Stress Buster: Watching TV

How It Works: Your favorite shows can reduce the physical effects of stress, including fatigue. But skip the true crime dramas and opt for sitcoms instead.

"The big belly laugh that comes from watching something funny increases your intake of oxygen and reduces your blood pressure," Bauman says. Watching a rerun may be particularly helpful in recovering from a stressful experience, according to a new study. Researchers believe that knowing the outcome of a previously viewed TV show alleviates any pressure to pay close attention to the plot. Just the anticipation of laughing at the characters can release endorphins and reduce stress.

When to Use It: When you don't have the energy to engage in active stress relief. 

Stress can sap your energy. Zoning out in front of the television might be the perfect antidote to a stressful day at work. While it's OK to watch an hour or two of television in an evening, avoid too much screen time, which can lead to weight gain, increasing—you guessed it—stress.

Stress Buster: Exercise

How It Works: Physical exercise produces mood- elevating endorphins and reduces stress hormones like cortisol and adrenaline. Focusing on a yoga pose or your pace on the treadmill helps take your mind off stressful situations.

Getting your heart pumping doesn’t just release stress in the moment. Research shows that the beneficial effects continue after your workout ends, helping you feel calm when faced with future stressors.

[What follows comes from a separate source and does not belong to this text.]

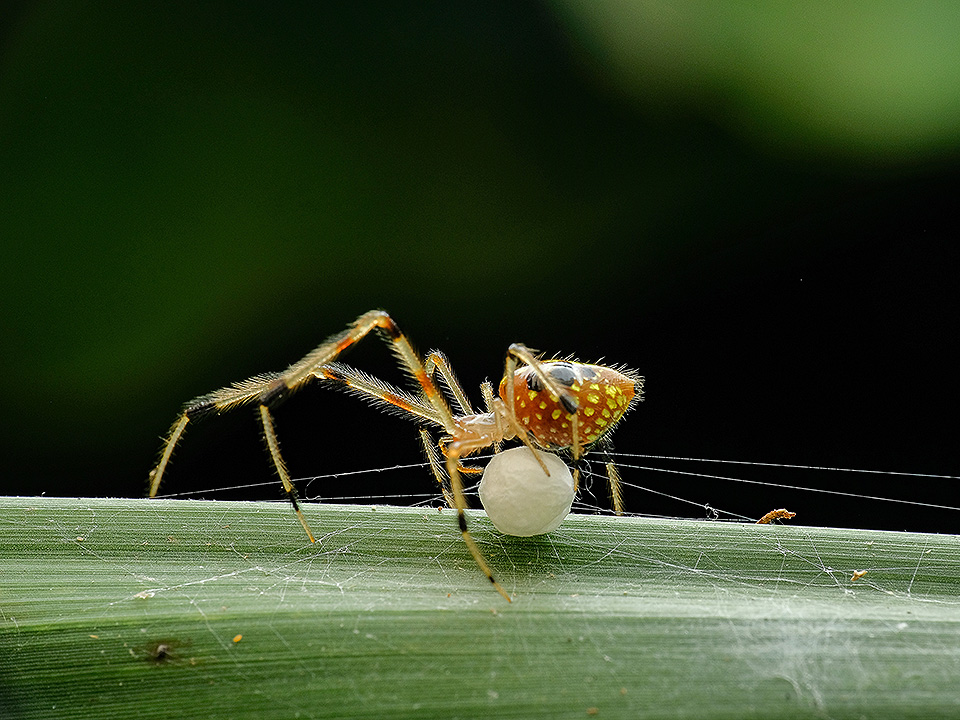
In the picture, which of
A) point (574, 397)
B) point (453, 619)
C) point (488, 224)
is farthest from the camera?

“People who exercise regularly release fewer stress hormones when they’re stressed than peo- ple who don’t exercise,” Bauman explains.

When to Use It: Anytime you can get physically active, for 15 minutes to an hour.

Lacing up your sneakers for a long run is just as effective as taking a deep-stretch class. And a brisk walk around the block has the same stress-busting effect as a 60-minute spin class.

“You don’t have to do a hard workout to get the benefits,” Bauman says.

The BENEFITS of Stress

Feeling a little frazzled can be a good thing. In addition to protecting against danger, the “fight or flight” response can enhance learning, stimulate immune cells and boost performance. “Stress is not a problem; too much stress is a problem,” says Daniel Kirsch, PhD, the president of the American Institute of Stress. “The biggest problem is that most people don’t know how to cope with the amount of stress in their lives.”

Don’t stress about feeling stressed out. Just be sure to use effective strategies to keep minor stressors from becoming overwhelming.